Can you remember all the amazing things you accomplished as a child? I bet you’d remember if some of those things were interviewing political leaders, speaking at international conferences, meeting former US president Bill Clinton or filming a documentary, right? Well for 11-year old Zuriel Oduwole, these are just some of the most notable things she can cross off of her bucket list.
Zuriel is an 11 year old American girl of Nigerian and Mauritian descent. She is currently in grade 8, and is working hard to accomplish her academic objectives. In an interview with a BBC Correspondent, she said “My education always comes first, no matter what”. She works very hard to balance her school projects with her extracurricular activities. During her free time, she says “She enjoys nothing more than to play her Nintendo Wii and board games with her family’
Zuriel made history as the youngest person ever to be interviewed by the popular and distinguished magazine, Forbes. Zuriel is more than just a girl with a dream. Her motivation to create social change drives her to accomplish many worthy titles. Zuriel can be identified throughout the world as a remarkable youth activist, writer, interviewer, conference speaker and award-winning documentary/film maker. She has interviewed more than 10 current African Presidents. Zuriel is currently travelling the globe campaigning and raising awareness for her social cause ‘Dream Up, Speak Up, Stand Up’, where she inspires young girls to accomplish their mission. Zuriel’s ‘Dream Up, Speak Up, Stand Up’ campaign is being used as a platform to showcase the influential work Zuriel is involved in around the globe.
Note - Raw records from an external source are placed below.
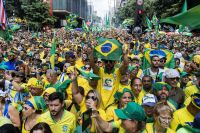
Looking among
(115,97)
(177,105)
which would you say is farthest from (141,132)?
(177,105)

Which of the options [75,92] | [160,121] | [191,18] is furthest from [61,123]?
[191,18]

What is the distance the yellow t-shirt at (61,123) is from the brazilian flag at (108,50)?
1.14 meters

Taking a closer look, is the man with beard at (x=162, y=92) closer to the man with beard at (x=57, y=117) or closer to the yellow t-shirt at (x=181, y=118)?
the yellow t-shirt at (x=181, y=118)

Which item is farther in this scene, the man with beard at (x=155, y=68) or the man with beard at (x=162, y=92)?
the man with beard at (x=155, y=68)

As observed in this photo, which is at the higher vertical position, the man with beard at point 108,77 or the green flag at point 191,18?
the green flag at point 191,18

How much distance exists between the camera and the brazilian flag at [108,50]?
575 centimetres

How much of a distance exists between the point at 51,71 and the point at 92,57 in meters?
1.58

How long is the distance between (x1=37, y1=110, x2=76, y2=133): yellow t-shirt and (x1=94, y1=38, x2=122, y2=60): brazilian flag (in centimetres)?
114

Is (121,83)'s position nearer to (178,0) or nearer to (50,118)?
(50,118)

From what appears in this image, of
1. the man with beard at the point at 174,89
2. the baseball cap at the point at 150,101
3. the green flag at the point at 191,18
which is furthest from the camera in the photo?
the man with beard at the point at 174,89

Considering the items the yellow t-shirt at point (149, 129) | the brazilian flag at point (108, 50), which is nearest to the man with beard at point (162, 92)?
the brazilian flag at point (108, 50)

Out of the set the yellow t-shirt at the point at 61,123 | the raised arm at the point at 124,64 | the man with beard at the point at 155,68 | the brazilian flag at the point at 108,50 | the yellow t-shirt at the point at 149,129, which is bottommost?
the yellow t-shirt at the point at 61,123

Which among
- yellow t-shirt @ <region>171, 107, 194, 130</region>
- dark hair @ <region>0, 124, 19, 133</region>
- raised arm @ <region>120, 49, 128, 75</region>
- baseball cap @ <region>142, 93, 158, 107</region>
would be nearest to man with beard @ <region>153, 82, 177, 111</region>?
baseball cap @ <region>142, 93, 158, 107</region>

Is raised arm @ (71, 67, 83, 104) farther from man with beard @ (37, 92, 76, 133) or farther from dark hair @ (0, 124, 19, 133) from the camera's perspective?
dark hair @ (0, 124, 19, 133)
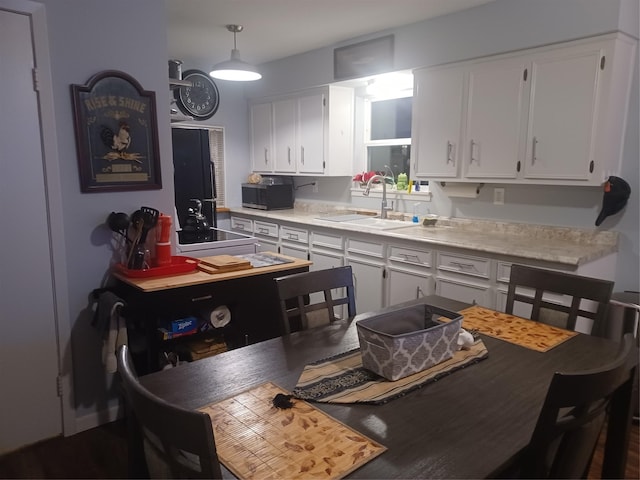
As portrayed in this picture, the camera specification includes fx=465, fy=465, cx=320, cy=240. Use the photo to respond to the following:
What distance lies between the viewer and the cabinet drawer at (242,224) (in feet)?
16.1

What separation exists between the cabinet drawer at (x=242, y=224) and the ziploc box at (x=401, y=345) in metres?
3.56

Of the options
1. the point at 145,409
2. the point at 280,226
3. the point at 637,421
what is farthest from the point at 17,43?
the point at 637,421

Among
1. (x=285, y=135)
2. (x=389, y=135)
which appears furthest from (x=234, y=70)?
(x=389, y=135)

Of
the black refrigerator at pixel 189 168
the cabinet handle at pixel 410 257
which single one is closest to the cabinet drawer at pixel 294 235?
the black refrigerator at pixel 189 168

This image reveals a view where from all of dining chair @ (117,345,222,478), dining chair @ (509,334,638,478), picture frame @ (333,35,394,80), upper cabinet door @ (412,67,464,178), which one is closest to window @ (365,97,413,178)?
picture frame @ (333,35,394,80)

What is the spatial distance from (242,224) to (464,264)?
2747 mm

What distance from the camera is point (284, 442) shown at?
102 centimetres

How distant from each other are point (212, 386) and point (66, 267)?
1.42 meters

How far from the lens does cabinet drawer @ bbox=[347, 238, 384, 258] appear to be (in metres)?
3.45

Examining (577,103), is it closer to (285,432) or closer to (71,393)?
(285,432)

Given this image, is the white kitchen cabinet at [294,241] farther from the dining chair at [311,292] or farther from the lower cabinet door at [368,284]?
the dining chair at [311,292]

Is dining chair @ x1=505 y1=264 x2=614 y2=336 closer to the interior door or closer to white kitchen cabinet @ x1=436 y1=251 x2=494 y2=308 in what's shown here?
white kitchen cabinet @ x1=436 y1=251 x2=494 y2=308

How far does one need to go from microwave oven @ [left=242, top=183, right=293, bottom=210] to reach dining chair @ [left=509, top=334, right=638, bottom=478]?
400 cm

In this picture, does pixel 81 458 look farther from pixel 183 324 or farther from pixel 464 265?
pixel 464 265
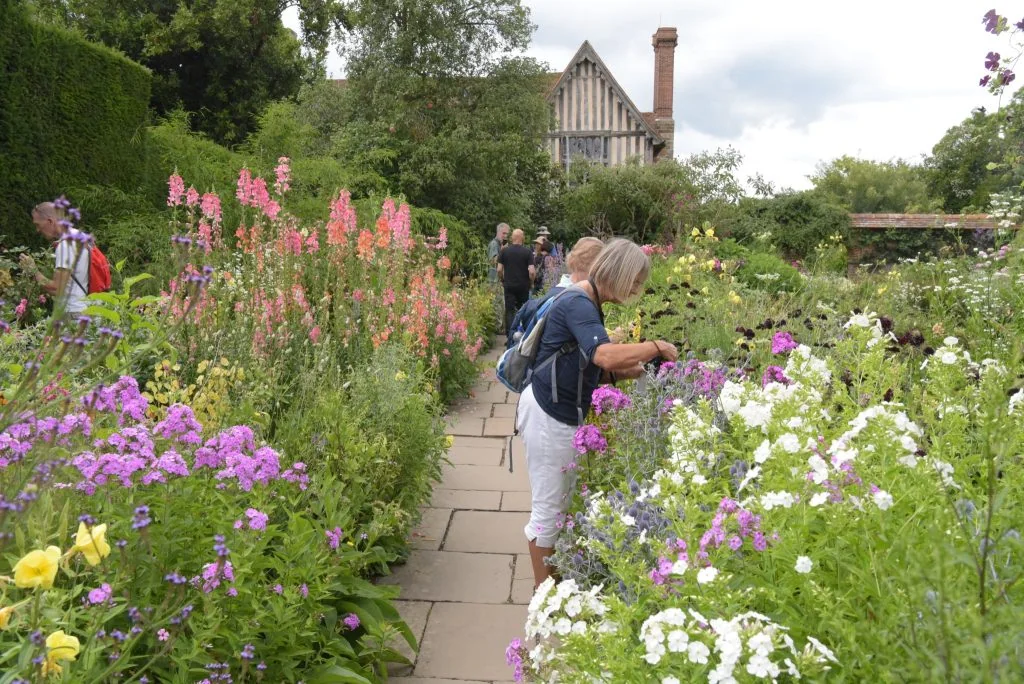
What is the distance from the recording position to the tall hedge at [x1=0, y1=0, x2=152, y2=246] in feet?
29.1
Zuriel (which is Hebrew for ‘God is my Rock’) believes that paving the way, she will inspire many young girls to embark on a similar humanitarian journey. As a young girl herself, she is concerned of the fact that not every young girl out there has the right to get an education or a chance to fulfill their dreams.
Publicized as the next Oprah Winfrey, Zuriel is committed to rebranding Africa by showing the positive things about the continent, and campaigning for girl’s education. Her mission to rebrand remains firm and affirmative: “When I watch the news, I find that most of the news about Africa was always negative, so I thought I could show something that was positive like a successful revolution”.